(Rows from a spatial reasoning dataset)
================

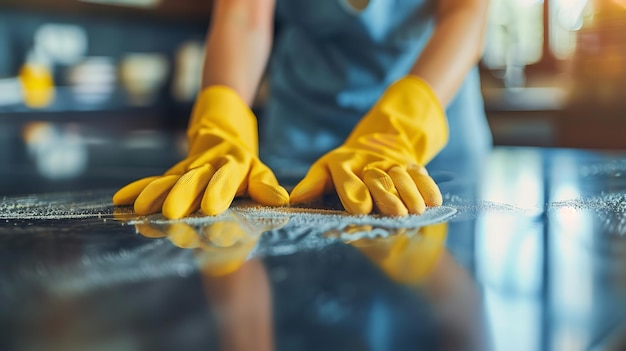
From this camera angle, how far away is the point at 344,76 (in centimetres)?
131

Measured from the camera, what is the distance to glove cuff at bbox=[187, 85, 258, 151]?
3.14 feet

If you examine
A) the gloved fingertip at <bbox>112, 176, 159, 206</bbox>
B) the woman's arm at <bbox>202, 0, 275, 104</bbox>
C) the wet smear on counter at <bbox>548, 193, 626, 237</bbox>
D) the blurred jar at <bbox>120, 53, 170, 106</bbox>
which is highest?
the woman's arm at <bbox>202, 0, 275, 104</bbox>

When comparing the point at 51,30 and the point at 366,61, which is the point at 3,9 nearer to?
the point at 51,30

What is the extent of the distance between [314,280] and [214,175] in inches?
13.5

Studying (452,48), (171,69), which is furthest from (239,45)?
(171,69)

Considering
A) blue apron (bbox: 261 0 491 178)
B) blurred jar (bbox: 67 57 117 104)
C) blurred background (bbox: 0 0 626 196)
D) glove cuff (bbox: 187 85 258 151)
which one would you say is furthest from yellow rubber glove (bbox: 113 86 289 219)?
blurred jar (bbox: 67 57 117 104)

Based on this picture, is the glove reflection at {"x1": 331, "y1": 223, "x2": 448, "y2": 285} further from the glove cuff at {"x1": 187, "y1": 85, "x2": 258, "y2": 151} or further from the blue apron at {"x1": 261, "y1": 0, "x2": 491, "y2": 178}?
the blue apron at {"x1": 261, "y1": 0, "x2": 491, "y2": 178}

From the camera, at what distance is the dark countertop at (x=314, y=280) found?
302 mm

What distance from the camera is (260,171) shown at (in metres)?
0.80

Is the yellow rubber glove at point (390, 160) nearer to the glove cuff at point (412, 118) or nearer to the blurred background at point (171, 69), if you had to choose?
the glove cuff at point (412, 118)

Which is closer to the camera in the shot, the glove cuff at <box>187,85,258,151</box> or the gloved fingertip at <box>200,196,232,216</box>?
the gloved fingertip at <box>200,196,232,216</box>

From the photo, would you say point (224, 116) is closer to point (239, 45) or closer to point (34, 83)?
point (239, 45)

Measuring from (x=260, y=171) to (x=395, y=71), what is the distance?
580mm

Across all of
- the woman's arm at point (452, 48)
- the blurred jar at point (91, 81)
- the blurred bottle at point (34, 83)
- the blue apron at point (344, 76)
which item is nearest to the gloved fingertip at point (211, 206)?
the woman's arm at point (452, 48)
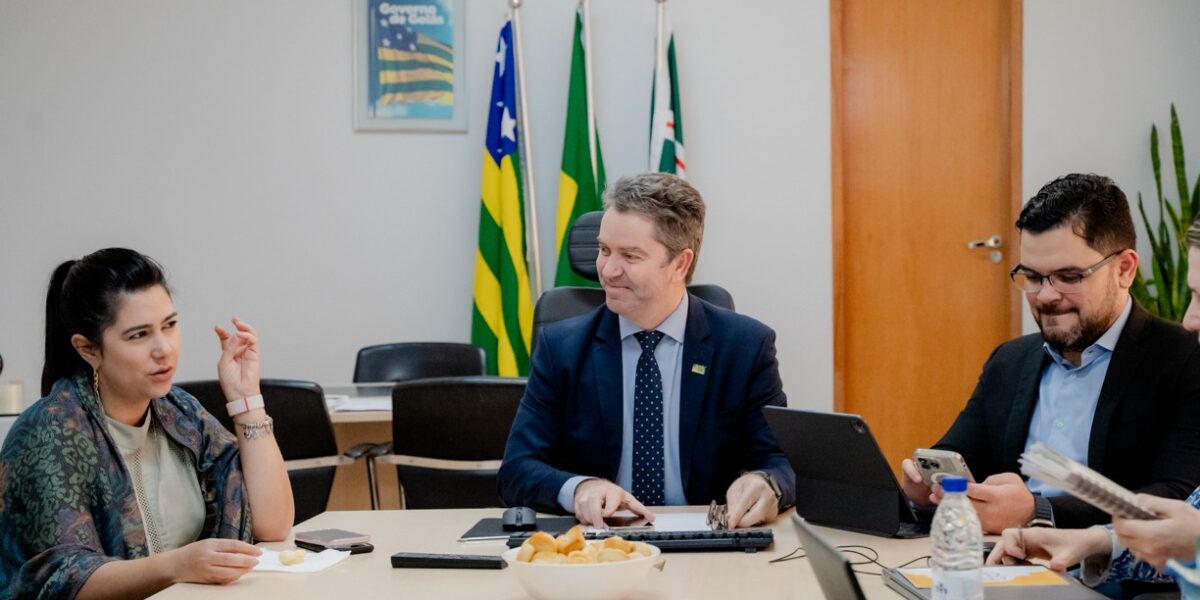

================

GIVEN REQUEST:
Rewrite all of the data above as a numbered list with one line per item, skipping the blank lines. Leave the pictures out of your answer.

SOLUTION TO THE EXERCISE:
1. From this camera angle, how far away is the point at 344,76 (in centimetres)?
2. 131
3. Measured from the camera, what is the distance to glove cuff at bbox=[187, 85, 258, 151]?
4. 3.14 feet
5. If you examine
6. A) the gloved fingertip at <bbox>112, 176, 159, 206</bbox>
7. B) the woman's arm at <bbox>202, 0, 275, 104</bbox>
8. C) the wet smear on counter at <bbox>548, 193, 626, 237</bbox>
9. D) the blurred jar at <bbox>120, 53, 170, 106</bbox>
10. which is highest?
11. the woman's arm at <bbox>202, 0, 275, 104</bbox>
12. When comparing the point at 51,30 and the point at 366,61, which is the point at 3,9 nearer to?
13. the point at 51,30
14. What is the extent of the distance between [314,280] and [214,175] in inches?
15. 13.5
16. Studying (452,48), (171,69), which is furthest from (239,45)?
17. (171,69)
18. Considering
19. A) blue apron (bbox: 261 0 491 178)
20. B) blurred jar (bbox: 67 57 117 104)
21. C) blurred background (bbox: 0 0 626 196)
22. D) glove cuff (bbox: 187 85 258 151)
23. which one would you say is furthest from yellow rubber glove (bbox: 113 86 289 219)?
24. blurred jar (bbox: 67 57 117 104)
25. Based on this picture, is the glove reflection at {"x1": 331, "y1": 223, "x2": 448, "y2": 285} further from the glove cuff at {"x1": 187, "y1": 85, "x2": 258, "y2": 151} or further from the blue apron at {"x1": 261, "y1": 0, "x2": 491, "y2": 178}?
26. the blue apron at {"x1": 261, "y1": 0, "x2": 491, "y2": 178}
27. From the camera, at what distance is the dark countertop at (x=314, y=280) found?
28. 302 mm
29. What distance from the camera is (260,171) shown at (in metres)?
30. 0.80
31. Is the yellow rubber glove at point (390, 160) nearer to the glove cuff at point (412, 118) or nearer to the blurred background at point (171, 69), if you had to choose?
32. the glove cuff at point (412, 118)
33. Which is closer to the camera in the shot, the glove cuff at <box>187,85,258,151</box> or the gloved fingertip at <box>200,196,232,216</box>?
34. the gloved fingertip at <box>200,196,232,216</box>
35. From the photo, would you say point (224, 116) is closer to point (239, 45) or closer to point (34, 83)?
36. point (239, 45)
37. Measuring from (x=260, y=171) to (x=395, y=71), what is the distance?
38. 580mm
39. Across all of
40. - the woman's arm at point (452, 48)
41. - the blurred jar at point (91, 81)
42. - the blurred bottle at point (34, 83)
43. - the blue apron at point (344, 76)
44. which item is nearest to the gloved fingertip at point (211, 206)?
45. the woman's arm at point (452, 48)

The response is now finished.